Unlike the past, each of us looks at web pages at whatever individual moment happens to bring us there. Perhaps it is the result of a search. Perhaps one web page contains a URL, which you click on to get to another web page that interests you. For the time, let’s look at smart phones as just another electronic communications vehicle that can also bring you to the identical places that you might visit on a PC. In fact, more and more e-commerce is migrating to smart phones from traditional desktop PCs.

Because we are looking at web pages individually, each user is looking, alone, at whatever interests them. Since this is different from print or broadcast media, we need to change our definition of “advertising” and the relevant question is: “How does the advertiser adapt to this ‘one-to-one’ world from what used to be mass reach out to viewers?”

The first thing an advertiser needs is to understand how to reach a web viewer who might be interested in what they have to sell. This is a very sophisticated and complex topic. For now, we’ll highlight how it works.

What we need is some sort of database telling advertisers what any specific web viewer is interested in. In other words, if I want to sell cars, it is necessary for me to reach viewers who are interested in cars.

Well, it's not a surprise that in our great free market system many companies have developed databases that track web viewers and provide advertisers exactly that type of information.

Perhaps the most obvious ones are giant web presences like Google and Facebook. Each of these companies has tremendous databases of what viewers have looking at. They build a history of not only what you’ve actually looked at (using cookies, little electronic fingerprints generated by your own computer), but through very high level logic, artificial intelligence, and heuristics; they figure out what you are probably interested in in the future.

So this very valuable information is sold to advertisers, promising them that if you purchase an ad with them (at a cost based on number of viewers – ex: $0.09/thousand page views) they will serve up your ad to viewers whose profile suggests they are a prospective customer.

Here are a couple of web sites what describe how this works:

  1. Using Facebook ads to reach customers.
  2. Using Google ads to reach customers.

So the relevant question is: “Does this work?” The answer is “extremely well” as you see both these juggernauts sucking up a lot of the advertising that traditionally ran in print media. Newspapers have seen ad revenue decline from over $50 billion about 15 years ago to under $20 billion last year. Almost all of this revenue has migrated to on-line ads.

To further “customize” how this all works, these databases also use GPS location information to further refine what ads are shown to what viewers. Today, I’ve noticed that on my smart phone, whenever I enter a business establishment, I get a notification about the place I’m in along with ads promoting their “specials.”

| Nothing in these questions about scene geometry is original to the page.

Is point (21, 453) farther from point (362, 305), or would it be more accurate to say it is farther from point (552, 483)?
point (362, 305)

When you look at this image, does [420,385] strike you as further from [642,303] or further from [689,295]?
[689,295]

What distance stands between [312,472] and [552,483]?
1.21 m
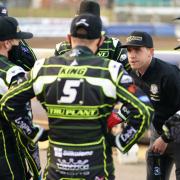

This data collection has intruded on our privacy to the point where government regulation is beginning to exert control over abuses here. For example, suppose a database tracks your car and where it goes every hour of the day and night (along with your smart phone – which further pinpoints exactly where you are at every second).

Are you really comfortable with that great “invisible force” out there knowing just about everything about you? I’m not. In fact, I’ve turned off the camera on all our smart TVs as well as all our computers. I am really not comfortable knowing that some anonymous person or persons is watching me as well as what I’m looking at. That is simply unacceptably intrusive. It makes the famous novel "1984" seem like child’s play.

Now we can all appreciate what these modern tools can bring to us. As for me, I still want to be in total control over what I am offered. I guess I’ll have to get rid of all my intelligent devices and move back into a cave. Send me a postcard from time to time, will you?